COVID-19 | Vacina da Johnson é segura e eficaz contra casos graves

Por Nathan Vieira | 24 de Fevereiro de 2021 às 15h23
Alena Shekhovtcova/Pexels

Já estamos em uma nova etapa da corrida pelas vacinas, com vários dos imunizantes contra a COVID-19 sendo aplicados na população. No entanto, enquanto algumas das empresas já estão além da linha de chegada, a gigante farmacêutica Johnson & Johnson avança a passos sutis no desenvolvimento de sua vacina. Nesta quarta (24), a Food and Drug Administration, agência norte-americana que regula os medicamentos anunciou que a vacina em questão é segura, eficaz e evitou completamente as hospitalizações e mortes.

A vacina da Johnson & Johnson foi 85% eficaz na prevenção de doenças graves, e ofereceu 66% de proteção geral quando casos moderados foram incluídos. A revisão constatou que a eficácia da vacina contra COVID-19 grave foi igualmente alta nos Estados Unidos, África do Sul e Brasil.

Enquanto isso, a taxa de eficácia da vacina foi menor (42%) na prevenção de doenças moderadas a graves em idosos com mais de 60 anos que também apresentavam fatores de risco médicos. Mas os reguladores notaram que não houve mortes ou casos que exigissem intervenção médica um mês depois que os idosos receberam as vacinas. No geral, houve sete mortes no ensaio, todas no grupo que recebeu um placebo.

Vacina da gigante farmacêutica Johnson & Johnson passa por revisão realizada pela agência norte-americana Food and Drug Administration  (Imagem: Jubjang/Rawpixel)

Do ponto de vista dos especialistas, a essa altura a eficácia mais baixa não é motivo de grande preocupação, mas justifica mais estudos, considerando que a eficácia mais baixa parece impulsionada por adultos mais velhos com diabetes, por exemplo, e seria importante verificar se suas respostas imunológicas à vacina são mais baixas. Ainda assim, a menor eficácia entre adultos mais velhos de alto risco pode ser um tópico de discussão quando o painel de especialistas independentes da FDA se reunir nesta sexta-feira (26) para decidir se a vacina é aprovada nos EUA.
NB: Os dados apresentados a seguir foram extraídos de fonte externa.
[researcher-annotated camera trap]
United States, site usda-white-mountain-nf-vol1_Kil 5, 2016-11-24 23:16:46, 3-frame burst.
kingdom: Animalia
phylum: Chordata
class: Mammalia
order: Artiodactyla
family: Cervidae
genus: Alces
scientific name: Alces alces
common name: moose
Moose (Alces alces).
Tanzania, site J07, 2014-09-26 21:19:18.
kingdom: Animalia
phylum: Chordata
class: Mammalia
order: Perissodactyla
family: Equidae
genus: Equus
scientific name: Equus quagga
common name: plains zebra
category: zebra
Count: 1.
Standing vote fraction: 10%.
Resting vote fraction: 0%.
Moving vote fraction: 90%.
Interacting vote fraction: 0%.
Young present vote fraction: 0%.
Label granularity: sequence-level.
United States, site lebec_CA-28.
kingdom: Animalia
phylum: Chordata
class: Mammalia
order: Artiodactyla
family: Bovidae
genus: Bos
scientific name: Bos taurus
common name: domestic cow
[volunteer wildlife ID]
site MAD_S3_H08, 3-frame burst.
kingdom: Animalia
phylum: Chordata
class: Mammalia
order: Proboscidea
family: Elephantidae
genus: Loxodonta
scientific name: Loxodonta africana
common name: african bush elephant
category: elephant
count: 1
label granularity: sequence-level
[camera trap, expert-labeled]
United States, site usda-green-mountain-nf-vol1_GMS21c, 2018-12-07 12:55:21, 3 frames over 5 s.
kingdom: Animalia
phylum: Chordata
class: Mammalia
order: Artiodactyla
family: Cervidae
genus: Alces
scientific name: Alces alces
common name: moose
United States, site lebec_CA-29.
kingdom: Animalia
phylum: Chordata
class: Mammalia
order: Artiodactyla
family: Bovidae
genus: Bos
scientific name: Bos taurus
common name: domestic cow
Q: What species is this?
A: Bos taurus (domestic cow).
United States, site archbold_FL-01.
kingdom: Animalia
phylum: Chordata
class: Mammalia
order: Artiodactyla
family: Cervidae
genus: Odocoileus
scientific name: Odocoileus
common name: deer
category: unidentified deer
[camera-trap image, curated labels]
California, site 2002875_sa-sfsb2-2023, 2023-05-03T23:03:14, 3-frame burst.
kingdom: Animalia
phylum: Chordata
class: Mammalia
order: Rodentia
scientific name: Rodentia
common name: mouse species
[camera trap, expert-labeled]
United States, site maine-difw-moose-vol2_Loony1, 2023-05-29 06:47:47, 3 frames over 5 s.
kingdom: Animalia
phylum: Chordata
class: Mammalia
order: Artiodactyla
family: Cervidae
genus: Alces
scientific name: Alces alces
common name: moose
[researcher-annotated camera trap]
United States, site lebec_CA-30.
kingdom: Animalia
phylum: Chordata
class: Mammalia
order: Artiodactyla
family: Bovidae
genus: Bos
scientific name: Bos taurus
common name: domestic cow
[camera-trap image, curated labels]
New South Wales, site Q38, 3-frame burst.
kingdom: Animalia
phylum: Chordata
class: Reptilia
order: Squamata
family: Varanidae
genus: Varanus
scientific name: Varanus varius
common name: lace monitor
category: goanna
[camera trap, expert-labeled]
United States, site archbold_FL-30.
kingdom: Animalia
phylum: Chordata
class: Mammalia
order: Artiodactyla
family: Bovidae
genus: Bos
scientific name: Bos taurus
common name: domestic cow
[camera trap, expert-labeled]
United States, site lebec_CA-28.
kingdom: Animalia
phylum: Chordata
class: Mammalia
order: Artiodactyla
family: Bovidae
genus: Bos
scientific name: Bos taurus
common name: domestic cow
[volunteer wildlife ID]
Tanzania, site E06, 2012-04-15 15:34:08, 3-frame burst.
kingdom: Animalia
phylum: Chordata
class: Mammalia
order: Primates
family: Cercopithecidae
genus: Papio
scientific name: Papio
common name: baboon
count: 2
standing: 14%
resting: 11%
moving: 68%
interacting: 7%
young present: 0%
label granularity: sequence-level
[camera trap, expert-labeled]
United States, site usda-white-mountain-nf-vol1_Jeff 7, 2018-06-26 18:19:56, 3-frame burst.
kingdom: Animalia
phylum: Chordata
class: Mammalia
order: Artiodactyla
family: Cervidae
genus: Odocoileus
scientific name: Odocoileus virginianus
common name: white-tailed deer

Os resultados da Johnson & Johnson destacam o desafio que as variantes representam para todas as vacinas. Também houve evidências preliminares de que a vacina pode proteger contra infecções assintomáticas, uma questão-chave sobre vacinas durante a pandemia. Exames de sangue de 2.650 participantes revelaram que, dois meses após a vacinação, 37 pessoas no grupo do placebo tinham marcadores no sangue de que haviam sido infectadas, apesar de não apresentarem sintomas, em comparação com apenas dez pessoas no grupo vacinado, o que sugere a vacina é 74% eficaz na prevenção desses casos assintomáticos.

A FDA, que na segunda-feira emitiu novas orientações aos fabricantes sobre como lidar com as variantes, planeja informar o comitê sobre a importância de se preparar para possíveis atualizações de vacinas. Para agilizar o processo de obtenção de autorização para vacinas modificadas, as empresas serão capazes de apresentar estudos menores testando as respostas imunológicas nos corpos das pessoas, em vez de grandes ensaios. Com isso, vários fabricantes, incluindo a Johnson & Johnson, estão estudando possíveis modificações em suas vacinas para conter variantes como as detectadas pela primeira vez no Reino Unido e na África do Sul.

A vacina da Johnson & Johnson é segura?

Food and Drug Administration aponta a vacina da Johnson & Johnson como segura durante revisão; especialistas se reunem na sexta para definir futuro (Imagem: Thirdman/Pexels)

Segundo a revisão feita pela FDA, a vacina parece ter atendido aos critérios de segurança e eficácia definidos pela agência (eficácia de pelo menos 50% e dados de segurança de acompanhamento de dois meses). O órgão descreveu a vacina como tendo um “perfil de segurança favorável”, com os efeitos colaterais mais comuns incluindo dor no local da injeção, dor de cabeça e fadiga. Apenas um paciente teve um “evento sério de reação de hipersensibilidade", uma reação alérgica dois dias após a vacinação.

Se uma autorização de uso de emergência for concedida, cerca de 2 milhões de doses estarão disponíveis para envio a partir da próxima semana para os EUA, mas o fornecimento aumentará para 20 milhões de doses até o final de março. Quanto ao Brasil, nada foi comprado por enquanto.